Am Tag nach den Kommunalwahlen müsste der nordrhein-westfälische Ministerpräsident Hendrik Wüst unausgeschlafen aufgewacht sein. Das Abschneiden der AfD in seinem Bundesland könne einen nicht ruhig schlafen lassen, hatte der CDU-Landeschef gestern in seiner ersten Reaktion gesagt. Doch ein unruhiger Schlaf allein wird kaum helfen gegen den Aufstieg der AfD. Genauso wenig wie Relativierungen, dass nicht von einem Durchmarsch der Partei im Westen die Rede sein könne.
                Es bleibt nämlich das grundsätzliche Problem: die Parteien der politischen Mitte finden nicht den richtigen Umgang mit der AfD.
                
                Dabei geht es nicht darum, dass die SPD - wie jetzt wieder mal angekündigt – den Menschen mehr zuhört und ihre Politik besser erklärt. Oder die CDU bei der Frage nach der Verantwortung für den AfD-Erfolg auf andere zeigt. Vielmehr ist ein parteiübergreifender Schulterschluss erforderlich, der Taten ermöglicht – vor Ort, in den Kommunen und Gemeinden. Denn hier, um den Kanzler zu zitieren, geht die Demokratie als erstes vor die Hunde.

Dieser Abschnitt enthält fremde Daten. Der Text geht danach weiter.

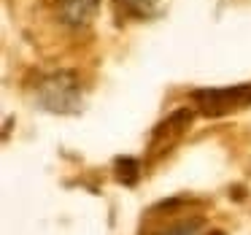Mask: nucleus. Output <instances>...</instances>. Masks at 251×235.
<instances>
[{
    "label": "nucleus",
    "mask_w": 251,
    "mask_h": 235,
    "mask_svg": "<svg viewBox=\"0 0 251 235\" xmlns=\"http://www.w3.org/2000/svg\"><path fill=\"white\" fill-rule=\"evenodd\" d=\"M38 103L51 114H71L81 103V87L73 73H54L38 89Z\"/></svg>",
    "instance_id": "obj_1"
},
{
    "label": "nucleus",
    "mask_w": 251,
    "mask_h": 235,
    "mask_svg": "<svg viewBox=\"0 0 251 235\" xmlns=\"http://www.w3.org/2000/svg\"><path fill=\"white\" fill-rule=\"evenodd\" d=\"M200 103L202 114L213 116V114H227V111L243 108L251 103V84L243 87H227V89H202L195 95Z\"/></svg>",
    "instance_id": "obj_2"
},
{
    "label": "nucleus",
    "mask_w": 251,
    "mask_h": 235,
    "mask_svg": "<svg viewBox=\"0 0 251 235\" xmlns=\"http://www.w3.org/2000/svg\"><path fill=\"white\" fill-rule=\"evenodd\" d=\"M100 0H60V17L68 27H87L98 14Z\"/></svg>",
    "instance_id": "obj_3"
},
{
    "label": "nucleus",
    "mask_w": 251,
    "mask_h": 235,
    "mask_svg": "<svg viewBox=\"0 0 251 235\" xmlns=\"http://www.w3.org/2000/svg\"><path fill=\"white\" fill-rule=\"evenodd\" d=\"M116 8L130 19H146L154 14L157 0H116Z\"/></svg>",
    "instance_id": "obj_4"
},
{
    "label": "nucleus",
    "mask_w": 251,
    "mask_h": 235,
    "mask_svg": "<svg viewBox=\"0 0 251 235\" xmlns=\"http://www.w3.org/2000/svg\"><path fill=\"white\" fill-rule=\"evenodd\" d=\"M197 230H200V222H197V219H189V222H178V224H173V227H168L162 235H197Z\"/></svg>",
    "instance_id": "obj_5"
},
{
    "label": "nucleus",
    "mask_w": 251,
    "mask_h": 235,
    "mask_svg": "<svg viewBox=\"0 0 251 235\" xmlns=\"http://www.w3.org/2000/svg\"><path fill=\"white\" fill-rule=\"evenodd\" d=\"M211 235H224V233H211Z\"/></svg>",
    "instance_id": "obj_6"
}]
</instances>
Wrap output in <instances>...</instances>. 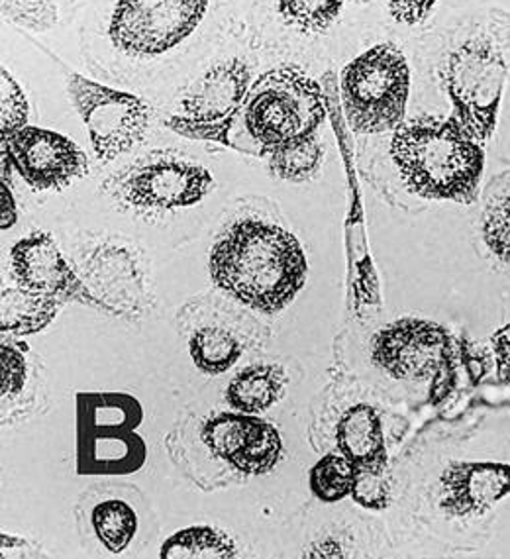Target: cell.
Here are the masks:
<instances>
[{
  "label": "cell",
  "instance_id": "7",
  "mask_svg": "<svg viewBox=\"0 0 510 559\" xmlns=\"http://www.w3.org/2000/svg\"><path fill=\"white\" fill-rule=\"evenodd\" d=\"M212 185V174L203 165L174 152H154L116 175L110 189L135 211L162 213L201 203Z\"/></svg>",
  "mask_w": 510,
  "mask_h": 559
},
{
  "label": "cell",
  "instance_id": "24",
  "mask_svg": "<svg viewBox=\"0 0 510 559\" xmlns=\"http://www.w3.org/2000/svg\"><path fill=\"white\" fill-rule=\"evenodd\" d=\"M482 230L493 255L510 265V187L493 189L483 211Z\"/></svg>",
  "mask_w": 510,
  "mask_h": 559
},
{
  "label": "cell",
  "instance_id": "26",
  "mask_svg": "<svg viewBox=\"0 0 510 559\" xmlns=\"http://www.w3.org/2000/svg\"><path fill=\"white\" fill-rule=\"evenodd\" d=\"M393 483L386 463H367L356 465L352 497L367 511H386L391 504Z\"/></svg>",
  "mask_w": 510,
  "mask_h": 559
},
{
  "label": "cell",
  "instance_id": "30",
  "mask_svg": "<svg viewBox=\"0 0 510 559\" xmlns=\"http://www.w3.org/2000/svg\"><path fill=\"white\" fill-rule=\"evenodd\" d=\"M462 361L465 366L467 376L472 379L473 385H477L482 381L483 377L487 376L489 366H491V359L489 354L483 349L482 346H477L472 340H462Z\"/></svg>",
  "mask_w": 510,
  "mask_h": 559
},
{
  "label": "cell",
  "instance_id": "32",
  "mask_svg": "<svg viewBox=\"0 0 510 559\" xmlns=\"http://www.w3.org/2000/svg\"><path fill=\"white\" fill-rule=\"evenodd\" d=\"M493 349H495V364H497L499 379L502 383L510 385V324L495 332Z\"/></svg>",
  "mask_w": 510,
  "mask_h": 559
},
{
  "label": "cell",
  "instance_id": "10",
  "mask_svg": "<svg viewBox=\"0 0 510 559\" xmlns=\"http://www.w3.org/2000/svg\"><path fill=\"white\" fill-rule=\"evenodd\" d=\"M452 352V336L440 324L401 319L377 332L371 361L396 381H426L432 379L443 357Z\"/></svg>",
  "mask_w": 510,
  "mask_h": 559
},
{
  "label": "cell",
  "instance_id": "29",
  "mask_svg": "<svg viewBox=\"0 0 510 559\" xmlns=\"http://www.w3.org/2000/svg\"><path fill=\"white\" fill-rule=\"evenodd\" d=\"M438 0H389L391 16L405 26H414L426 20Z\"/></svg>",
  "mask_w": 510,
  "mask_h": 559
},
{
  "label": "cell",
  "instance_id": "23",
  "mask_svg": "<svg viewBox=\"0 0 510 559\" xmlns=\"http://www.w3.org/2000/svg\"><path fill=\"white\" fill-rule=\"evenodd\" d=\"M356 465L342 453H328L310 469L308 485L318 501L334 504L352 495Z\"/></svg>",
  "mask_w": 510,
  "mask_h": 559
},
{
  "label": "cell",
  "instance_id": "21",
  "mask_svg": "<svg viewBox=\"0 0 510 559\" xmlns=\"http://www.w3.org/2000/svg\"><path fill=\"white\" fill-rule=\"evenodd\" d=\"M189 352L193 357L194 366L199 367L203 373L221 376L240 359L244 346L240 340L228 330L206 326V329L197 330L191 336Z\"/></svg>",
  "mask_w": 510,
  "mask_h": 559
},
{
  "label": "cell",
  "instance_id": "5",
  "mask_svg": "<svg viewBox=\"0 0 510 559\" xmlns=\"http://www.w3.org/2000/svg\"><path fill=\"white\" fill-rule=\"evenodd\" d=\"M342 105L357 134H383L403 122L411 93V69L393 44H379L349 61L340 79Z\"/></svg>",
  "mask_w": 510,
  "mask_h": 559
},
{
  "label": "cell",
  "instance_id": "12",
  "mask_svg": "<svg viewBox=\"0 0 510 559\" xmlns=\"http://www.w3.org/2000/svg\"><path fill=\"white\" fill-rule=\"evenodd\" d=\"M201 438L214 457L246 475L273 472L283 455L280 430L256 415L238 411L211 416Z\"/></svg>",
  "mask_w": 510,
  "mask_h": 559
},
{
  "label": "cell",
  "instance_id": "20",
  "mask_svg": "<svg viewBox=\"0 0 510 559\" xmlns=\"http://www.w3.org/2000/svg\"><path fill=\"white\" fill-rule=\"evenodd\" d=\"M324 159V145L318 134L305 135L281 145L268 155L271 174L290 183H303L318 174Z\"/></svg>",
  "mask_w": 510,
  "mask_h": 559
},
{
  "label": "cell",
  "instance_id": "15",
  "mask_svg": "<svg viewBox=\"0 0 510 559\" xmlns=\"http://www.w3.org/2000/svg\"><path fill=\"white\" fill-rule=\"evenodd\" d=\"M251 71L241 59H226L206 69L181 97L185 120L216 124L240 112L250 93Z\"/></svg>",
  "mask_w": 510,
  "mask_h": 559
},
{
  "label": "cell",
  "instance_id": "9",
  "mask_svg": "<svg viewBox=\"0 0 510 559\" xmlns=\"http://www.w3.org/2000/svg\"><path fill=\"white\" fill-rule=\"evenodd\" d=\"M209 0H118L108 36L134 58H155L179 46L203 22Z\"/></svg>",
  "mask_w": 510,
  "mask_h": 559
},
{
  "label": "cell",
  "instance_id": "1",
  "mask_svg": "<svg viewBox=\"0 0 510 559\" xmlns=\"http://www.w3.org/2000/svg\"><path fill=\"white\" fill-rule=\"evenodd\" d=\"M211 277L232 299L265 314L289 307L307 281L299 240L277 224L244 218L222 234L211 251Z\"/></svg>",
  "mask_w": 510,
  "mask_h": 559
},
{
  "label": "cell",
  "instance_id": "25",
  "mask_svg": "<svg viewBox=\"0 0 510 559\" xmlns=\"http://www.w3.org/2000/svg\"><path fill=\"white\" fill-rule=\"evenodd\" d=\"M344 0H280L281 19L300 32H324L334 24Z\"/></svg>",
  "mask_w": 510,
  "mask_h": 559
},
{
  "label": "cell",
  "instance_id": "27",
  "mask_svg": "<svg viewBox=\"0 0 510 559\" xmlns=\"http://www.w3.org/2000/svg\"><path fill=\"white\" fill-rule=\"evenodd\" d=\"M28 126V100L20 88L16 79L2 69V115H0V135L2 140L16 134Z\"/></svg>",
  "mask_w": 510,
  "mask_h": 559
},
{
  "label": "cell",
  "instance_id": "4",
  "mask_svg": "<svg viewBox=\"0 0 510 559\" xmlns=\"http://www.w3.org/2000/svg\"><path fill=\"white\" fill-rule=\"evenodd\" d=\"M144 423L140 401L126 393H79V475H130L147 460V445L138 435Z\"/></svg>",
  "mask_w": 510,
  "mask_h": 559
},
{
  "label": "cell",
  "instance_id": "8",
  "mask_svg": "<svg viewBox=\"0 0 510 559\" xmlns=\"http://www.w3.org/2000/svg\"><path fill=\"white\" fill-rule=\"evenodd\" d=\"M68 87L100 162H115L144 140L152 120V108L144 98L98 85L78 73L69 75Z\"/></svg>",
  "mask_w": 510,
  "mask_h": 559
},
{
  "label": "cell",
  "instance_id": "31",
  "mask_svg": "<svg viewBox=\"0 0 510 559\" xmlns=\"http://www.w3.org/2000/svg\"><path fill=\"white\" fill-rule=\"evenodd\" d=\"M455 386V356L448 354L442 364L436 369L430 386V401L434 405H440L446 396L450 395Z\"/></svg>",
  "mask_w": 510,
  "mask_h": 559
},
{
  "label": "cell",
  "instance_id": "16",
  "mask_svg": "<svg viewBox=\"0 0 510 559\" xmlns=\"http://www.w3.org/2000/svg\"><path fill=\"white\" fill-rule=\"evenodd\" d=\"M336 445L337 452L354 465L386 463V435L376 408L369 405L347 408L337 420Z\"/></svg>",
  "mask_w": 510,
  "mask_h": 559
},
{
  "label": "cell",
  "instance_id": "19",
  "mask_svg": "<svg viewBox=\"0 0 510 559\" xmlns=\"http://www.w3.org/2000/svg\"><path fill=\"white\" fill-rule=\"evenodd\" d=\"M159 556L167 559H228L238 556V548L226 532L216 531L212 526H191L169 536Z\"/></svg>",
  "mask_w": 510,
  "mask_h": 559
},
{
  "label": "cell",
  "instance_id": "28",
  "mask_svg": "<svg viewBox=\"0 0 510 559\" xmlns=\"http://www.w3.org/2000/svg\"><path fill=\"white\" fill-rule=\"evenodd\" d=\"M0 367H2V395L16 396L26 385L28 367L24 354L16 347L2 342L0 346Z\"/></svg>",
  "mask_w": 510,
  "mask_h": 559
},
{
  "label": "cell",
  "instance_id": "11",
  "mask_svg": "<svg viewBox=\"0 0 510 559\" xmlns=\"http://www.w3.org/2000/svg\"><path fill=\"white\" fill-rule=\"evenodd\" d=\"M14 169L36 191H61L87 175V155L73 140L46 128L24 126L2 140Z\"/></svg>",
  "mask_w": 510,
  "mask_h": 559
},
{
  "label": "cell",
  "instance_id": "3",
  "mask_svg": "<svg viewBox=\"0 0 510 559\" xmlns=\"http://www.w3.org/2000/svg\"><path fill=\"white\" fill-rule=\"evenodd\" d=\"M324 118L322 88L299 66L263 73L251 85L241 107L244 130L256 144V152L265 157L293 140L317 134Z\"/></svg>",
  "mask_w": 510,
  "mask_h": 559
},
{
  "label": "cell",
  "instance_id": "13",
  "mask_svg": "<svg viewBox=\"0 0 510 559\" xmlns=\"http://www.w3.org/2000/svg\"><path fill=\"white\" fill-rule=\"evenodd\" d=\"M12 277L22 289L56 302L79 300L98 307L93 293L63 260L56 241L46 231H34L10 250Z\"/></svg>",
  "mask_w": 510,
  "mask_h": 559
},
{
  "label": "cell",
  "instance_id": "6",
  "mask_svg": "<svg viewBox=\"0 0 510 559\" xmlns=\"http://www.w3.org/2000/svg\"><path fill=\"white\" fill-rule=\"evenodd\" d=\"M509 73L507 53L487 38L465 39L440 68L452 116L479 144L489 142L497 128Z\"/></svg>",
  "mask_w": 510,
  "mask_h": 559
},
{
  "label": "cell",
  "instance_id": "18",
  "mask_svg": "<svg viewBox=\"0 0 510 559\" xmlns=\"http://www.w3.org/2000/svg\"><path fill=\"white\" fill-rule=\"evenodd\" d=\"M58 310L56 300L39 297L22 287L4 289L0 302V330L19 336L38 334L51 324Z\"/></svg>",
  "mask_w": 510,
  "mask_h": 559
},
{
  "label": "cell",
  "instance_id": "17",
  "mask_svg": "<svg viewBox=\"0 0 510 559\" xmlns=\"http://www.w3.org/2000/svg\"><path fill=\"white\" fill-rule=\"evenodd\" d=\"M287 383L289 377L277 364H253L232 379L224 396L234 411L261 415L280 403Z\"/></svg>",
  "mask_w": 510,
  "mask_h": 559
},
{
  "label": "cell",
  "instance_id": "2",
  "mask_svg": "<svg viewBox=\"0 0 510 559\" xmlns=\"http://www.w3.org/2000/svg\"><path fill=\"white\" fill-rule=\"evenodd\" d=\"M391 157L413 194L473 204L479 197L485 150L455 116H418L396 126Z\"/></svg>",
  "mask_w": 510,
  "mask_h": 559
},
{
  "label": "cell",
  "instance_id": "33",
  "mask_svg": "<svg viewBox=\"0 0 510 559\" xmlns=\"http://www.w3.org/2000/svg\"><path fill=\"white\" fill-rule=\"evenodd\" d=\"M16 223V204L10 193L9 185L2 181V230H9Z\"/></svg>",
  "mask_w": 510,
  "mask_h": 559
},
{
  "label": "cell",
  "instance_id": "22",
  "mask_svg": "<svg viewBox=\"0 0 510 559\" xmlns=\"http://www.w3.org/2000/svg\"><path fill=\"white\" fill-rule=\"evenodd\" d=\"M91 521L98 542L110 554H122L138 532V514L134 509L128 502L116 499L97 504Z\"/></svg>",
  "mask_w": 510,
  "mask_h": 559
},
{
  "label": "cell",
  "instance_id": "14",
  "mask_svg": "<svg viewBox=\"0 0 510 559\" xmlns=\"http://www.w3.org/2000/svg\"><path fill=\"white\" fill-rule=\"evenodd\" d=\"M509 495V463L452 462L440 475V509L452 519L483 516Z\"/></svg>",
  "mask_w": 510,
  "mask_h": 559
}]
</instances>
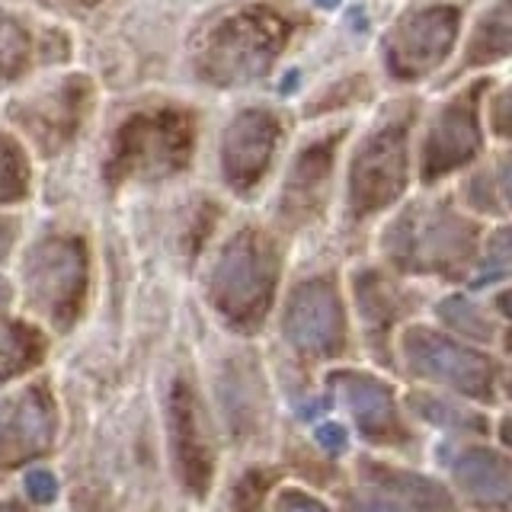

                Keine echte Einsicht
Doch die Zeichen, die von führenden Politikern aus Bund und Land zu vernehmen sind, lassen nicht auf echte Einsicht schließen. SPD-Co-Chefin Bärbel Bas wirkt beruhigt: Das Ergebnis sei kein Desaster. Unions-Fraktionschef Jens Spahn sieht gar die schwarz-rote Bundesregierung gestärkt. CDU-Politiker im Land feiern ihre Partei trotz des schlechtesten Ergebnisses in der Geschichte des Landes als Gewinnerin und Kommunalpartei Nummer eins.
                
                Dabei gehen den etablierten Parteien auch in Nordrhein-Westfalen Wählerinnen und Wähler verloren. Die Wahlbeteiligung ist zur Überraschung vieler gestiegen. Doch profitieren konnten davon nur die politischen Ränder. Das passt zu dem Eindruck vieler Wahlkämpfer, die schilderten, dass Menschen in den letzten Wochen oft resigniert an ihnen vorbeigegangen seien. Prominente Unterstützung von Spitzenpolitikern aus Berlin ist da keine Hilfe. Sie schadet eher.
                Infrastrukturpaket an Städte und Gemeinden geben
Auffällig ist diese Entwicklung vor allem in besonders armen Kommunen wie im Ruhrgebiet, wo die AfD besonders stark abgeschnitten hat. Städte wie Duisburg, Gelsenkirchen oder Hagen leiden unter zum Teil milliardenschweren Schulden und können deshalb kaum noch investieren. Selbst aus wohlhabenden Gegenden des Landes kamen zuletzt Appelle an Bund und Land, diese gezielt finanziell zu unterstützen – um Schulen, Schwimmbäder oder Straßen zu sanieren. Dafür ist es erforderlich, dass die Bundesregierung einen Großteil der kommunalen Altschulden übernimmt. Und das Land die Gelder aus dem sogenannten Infrastrukturpaket großzügig an Städte und Gemeinden weitergibt.
                Denn erst, wenn den Menschen vor der eigenen Haustür auffällt, dass sich tatsächlich etwas zum Besseren verändert – und nicht mehr nur darüber geredet wird, dürften sie wieder mehr den etablierten Parteien vertrauen und seltener für einfache Botschaften empfänglich sein. Hendrik Wüst dürfte dann auch wieder besser schlafen können.